The warp had a physics to it that nothing in the animation had communicated: a pressure change, a sudden directionlessness, the specific horror of not knowing which way down was going to be when the gate deposited you somewhere else. He'd braced for the flood zone — water, controllable, the canonical landing for students in the standard scatter pattern.

The collapse zone hit him in the elbows and one knee.

Concrete rubble. A section of standing wall at forty degrees from vertical. Unstable ground underfoot and the specific acoustic quality of a space where structural integrity was a suggestion rather than a fact. He pushed up from his hands and ran the body assessment in the two seconds before the zone registered as occupied: impact bruising on both forearms, left knee complaining, nothing structural.

Three meters to his left, frost spread across a slab of broken concrete.

Todoroki straightened up from his landing with the ease of someone who had trained for rough terrain — no visible hesitation, no reassessment, just immediate environmental scan. His right arm was already sweating cold air.

"Collapse zone," Yami said. Unnecessary confirmation, but establishing communication had value.

"Flood would have been the more logical scatter," Todoroki said, which was the most words he'd strung together in proximity to Yami since the first day of class.

"Warp wasn't methodical." Yami got up from one knee. The other was still reporting. He put weight on it and it held. "It scattered. We deal with where we are."

From three separate positions in the rubble field, figures stood up.

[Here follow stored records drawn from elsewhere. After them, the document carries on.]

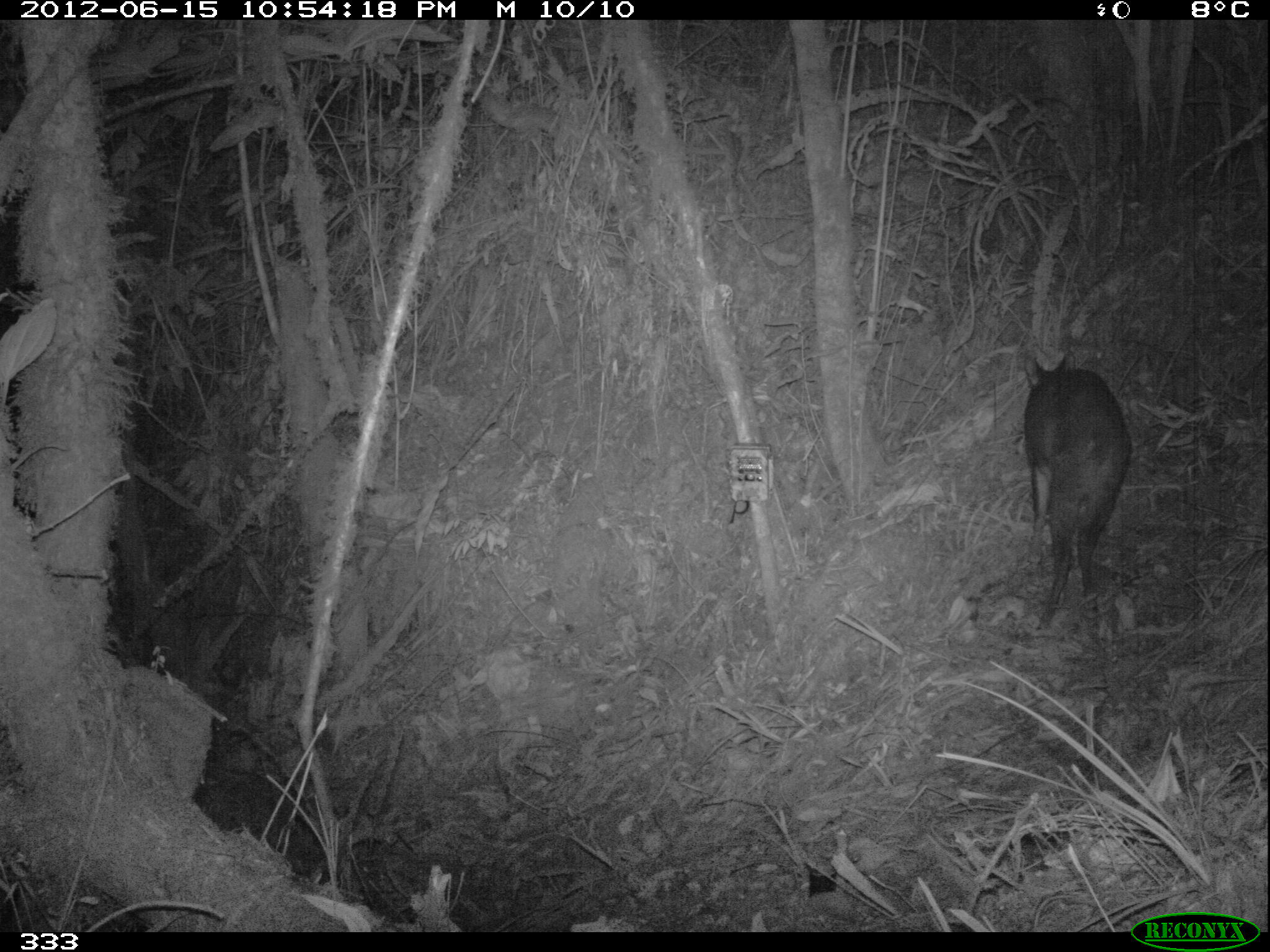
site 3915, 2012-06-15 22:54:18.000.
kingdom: Animalia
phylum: Chordata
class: Mammalia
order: Artiodactyla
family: Cervidae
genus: Mazama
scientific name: Mazama chunyi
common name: dwarf brocket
Mazama chunyi (dwarf brocket).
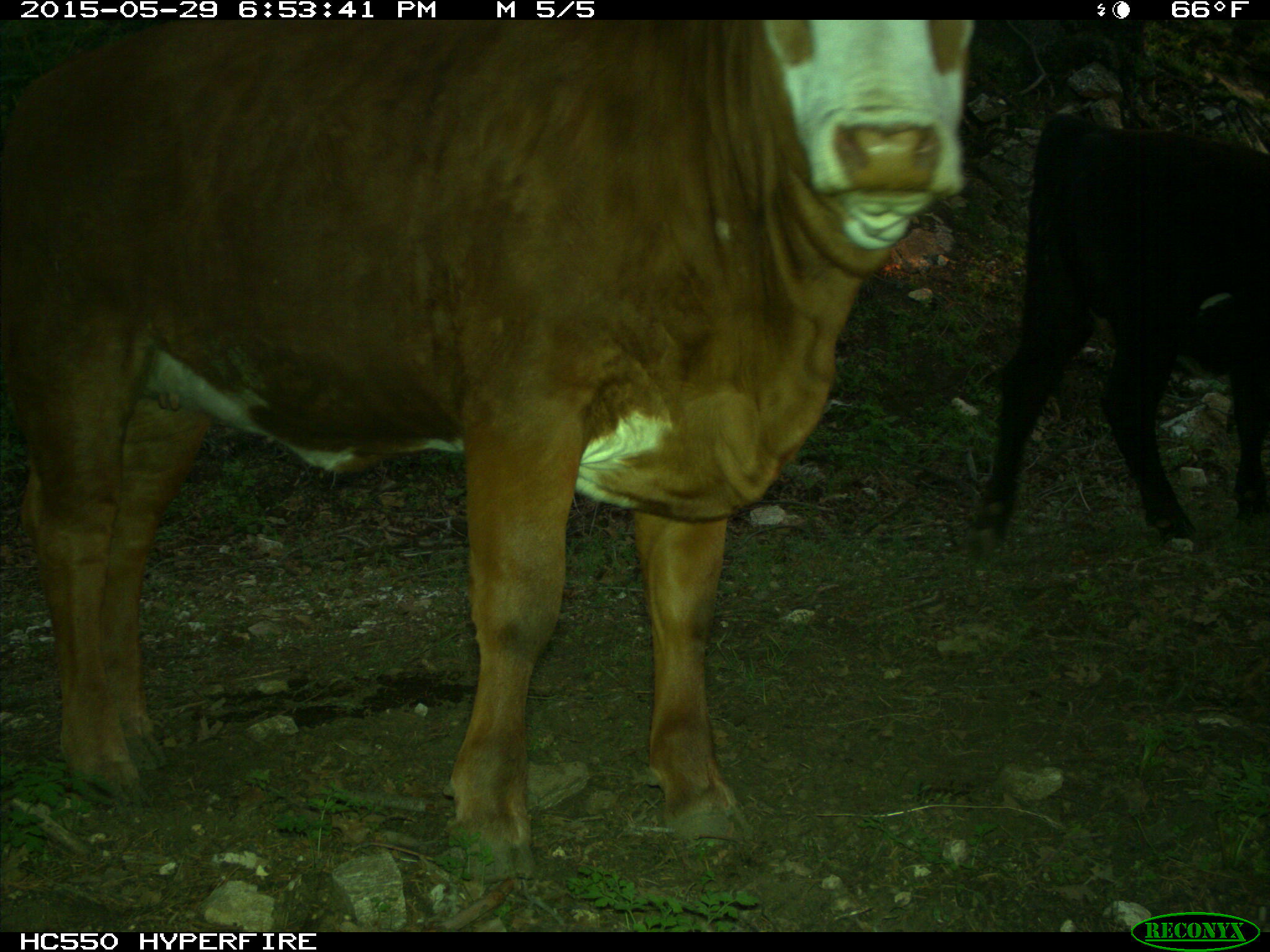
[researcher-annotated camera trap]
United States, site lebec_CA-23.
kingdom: Animalia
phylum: Chordata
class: Mammalia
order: Artiodactyla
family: Bovidae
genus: Bos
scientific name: Bos taurus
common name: domestic cow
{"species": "Bos taurus (domestic cow)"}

The collapse zone villains were the low-tier variety — quirks that had been useful enough to get recruited and specific enough not to waste on the central plaza. They had the disorganized coordination of people following general orders rather than a precise plan, which meant they were dangerous in the way that unpredictable things were dangerous and manageable in the way that limited things were manageable.

Todoroki said: "Stay close."

Then the ice swept out.

The warp landing had felt, for approximately half a second, like dying. The directionlessness, the contact with nothingness, the sudden arrival somewhere different — it was the wrong shape of the wrong experience but the overlap was enough that his body had flagged it before his brain confirmed it wasn't.

He noted this information and put it away.

The central plaza was on the far side of this facility. The warp had put them in the wrong position for everything he'd planned, which meant the plan had to adapt, which meant the first thing was to clear this zone and find a route.

The villains closed from three sides.